Relatedly, besides a no-fly zone, launches cause restrictions on watercraft, too. The cruise industry is not especially happy that they have to change routes, or loiter offshore waiting. Add in launch delays that might happen within a launch window... yeah, that could be a bother, too.
Lastly, I suspect the issue is not just whether or not an errant rocket might actually hit a craft (in the air or on the water), but if the rocket undergoes RUD [wiktionary.org], one would like to keep all vessels safe from any possible explosive debris!

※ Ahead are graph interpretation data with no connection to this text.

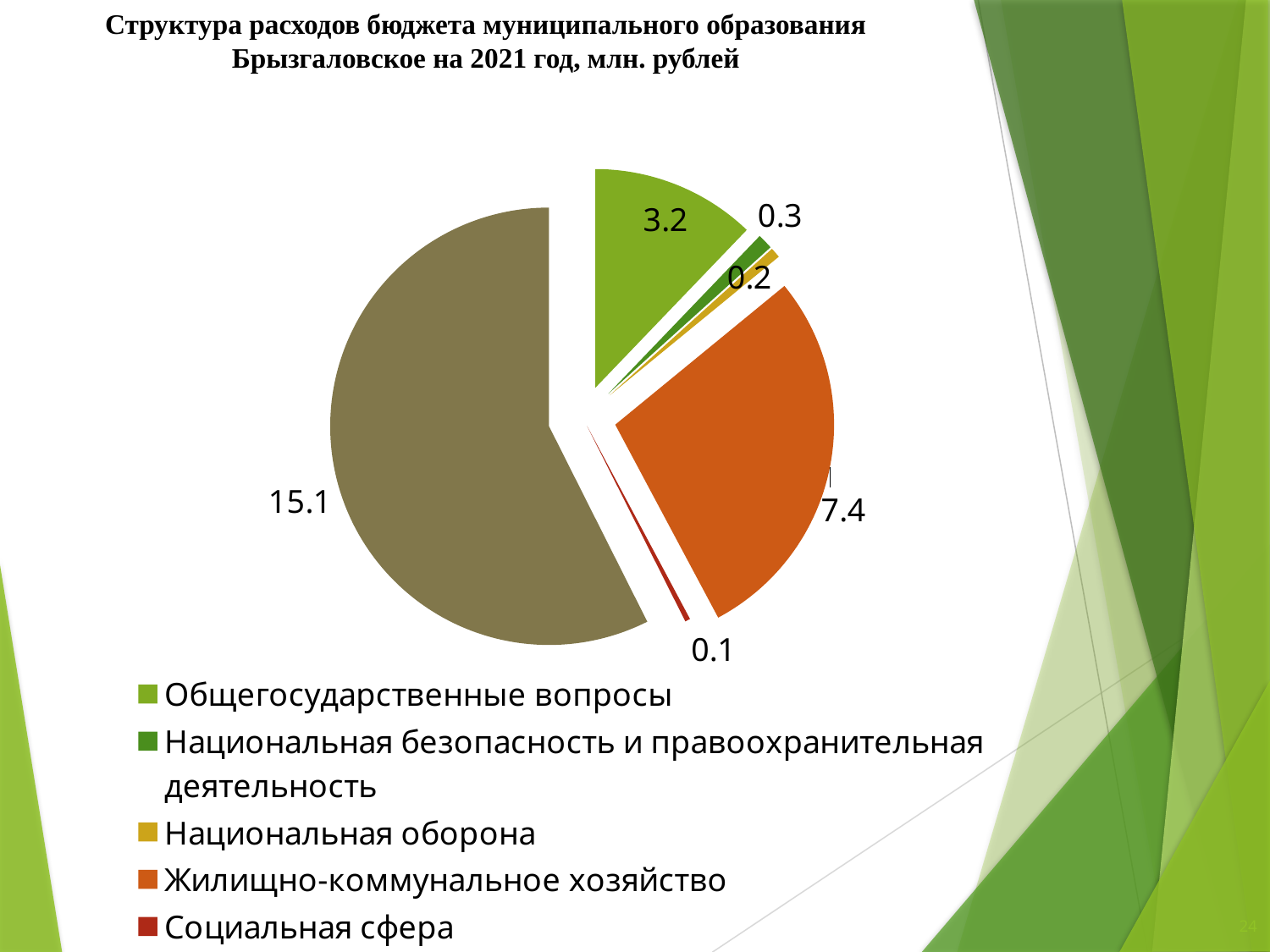
Which category has the smallest value in the pie chart? Социальная сфера Which is larger: Национальная безопасность и правоохранительная деятельность or Национальная оборона? Национальная безопасность и правоохранительная деятельность How many entries does the legend list? 5 What is the value for Социальная сфера? 0.1 What is the value for Национальная оборона? 0.2 What is the value for Общегосударственные вопросы? 3.2 How many slices does the pie chart have? 6 What is the value of the largest slice in the pie chart? 15.1 What is the difference between the values for Жилищно-коммунальное хозяйство and Общегосударственные вопросы? 4.2 What is the value for Национальная безопасность и правоохранительная деятельность? 0.3 What is the value for Жилищно-коммунальное хозяйство? 7.4 What kind of chart is shown on the slide? pie chart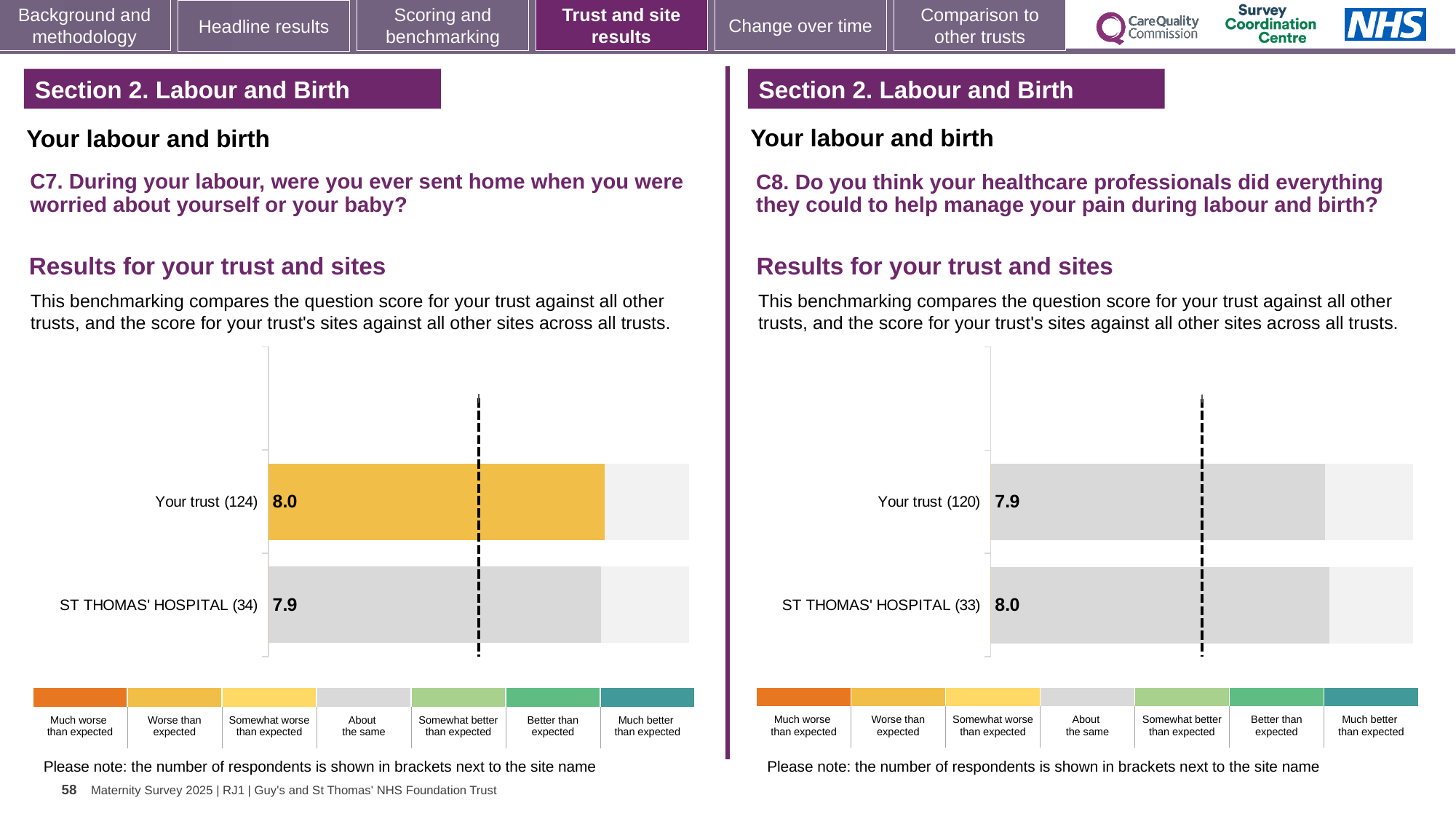
On the C8 chart (right), how many respondents are shown in brackets for ST THOMAS' HOSPITAL? 33 On the C7 chart (left), which has the higher score, Your trust or ST THOMAS' HOSPITAL? Your trust On the C8 chart (right), what is the score for Your trust? 7.9 How many bars are plotted on the C7 chart (left)? 2 What type of chart is used on the C8 chart (right)? Bar chart On the C8 chart (right), what is the difference between the ST THOMAS' HOSPITAL score and the Your trust score? 0.1 On the C7 chart (left), what is the score for ST THOMAS' HOSPITAL? 7.9 On the C8 chart (right), what is the score for ST THOMAS' HOSPITAL? 8.0 On the C7 chart (left), what is the difference between the Your trust score and the ST THOMAS' HOSPITAL score? 0.1 On the C7 chart (left), what is the score for Your trust? 8.0 On the C7 chart (left), how many respondents are shown in brackets for Your trust? 124 On the C8 chart (right), which has the higher score, Your trust or ST THOMAS' HOSPITAL? ST THOMAS' HOSPITAL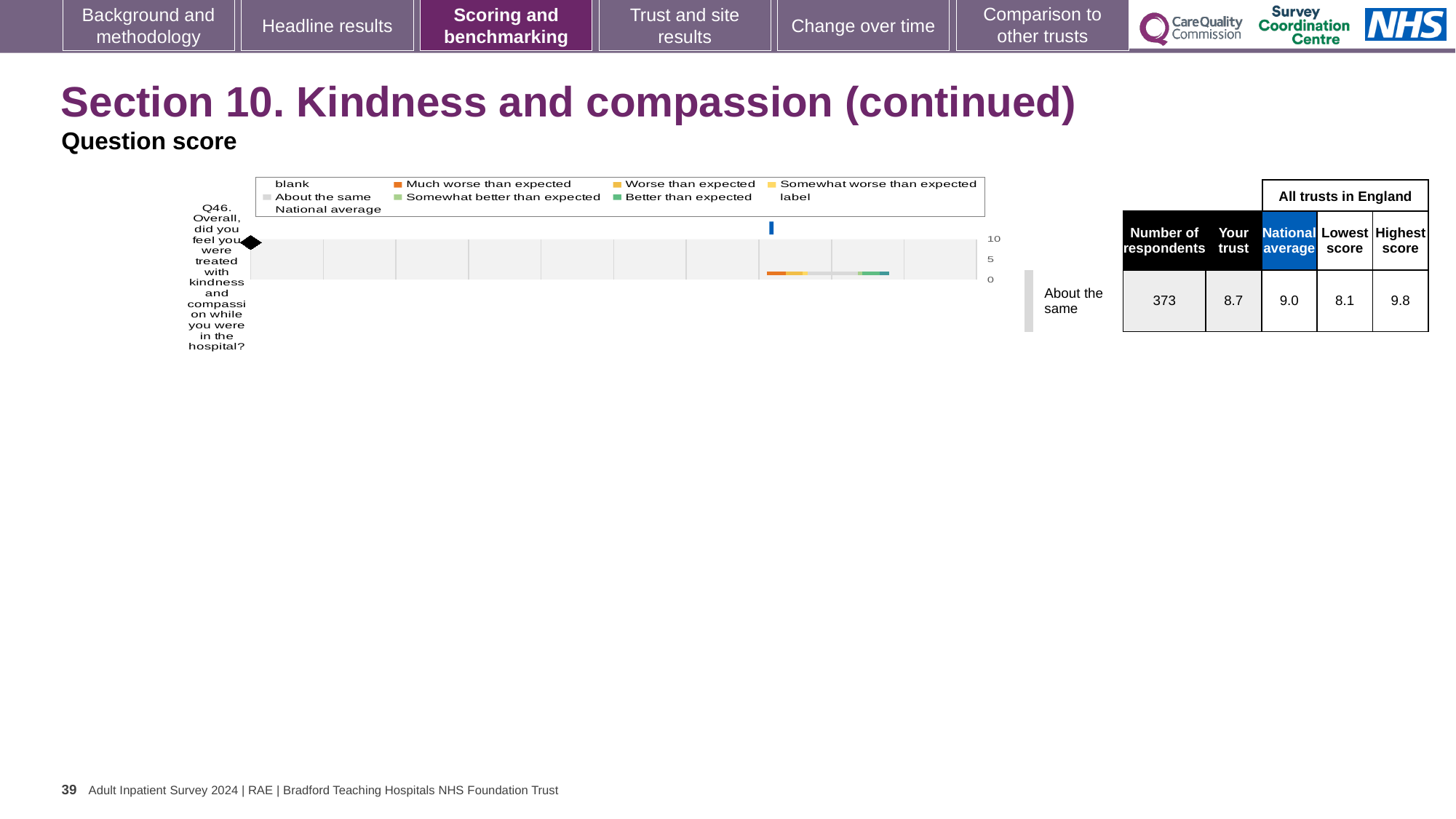
What kind of chart is shown on the slide? bar chart What is the national average score for Q46? 9.0 What is the highest value shown on the chart's score axis? 10 Which question is plotted in the chart? Q46. Overall, did you feel you were treated with kindness and compassion while you were in the hospital? What is the highest score among all trusts in England for Q46? 9.8 What is the lowest score among all trusts in England for Q46? 8.1 What is the difference between the national average and the trust's score for Q46? 0.3 How many questions (categories) are plotted in the chart? 1 Which is larger for Q46, the trust's score or the national average? national average What is the trust's score for Q46? 8.7 What does the blue marker in the chart legend represent? National average How many respondents answered Q46? 373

Wit is intellect, dancing.
(Score: 0) by Anonymous Coward on Sunday July 01 2018, @12:42PM
The population of florida was ~5 million in 1969. It is ~21 million today. Also air travel is MUCH more safe and MUCH cheaper. So it is probably pretty crowded around there. So that many flights got delayed/shunted is not surprising. It sounds like a large number but if you look at total flights you may find the % is much smaller than the numbers look.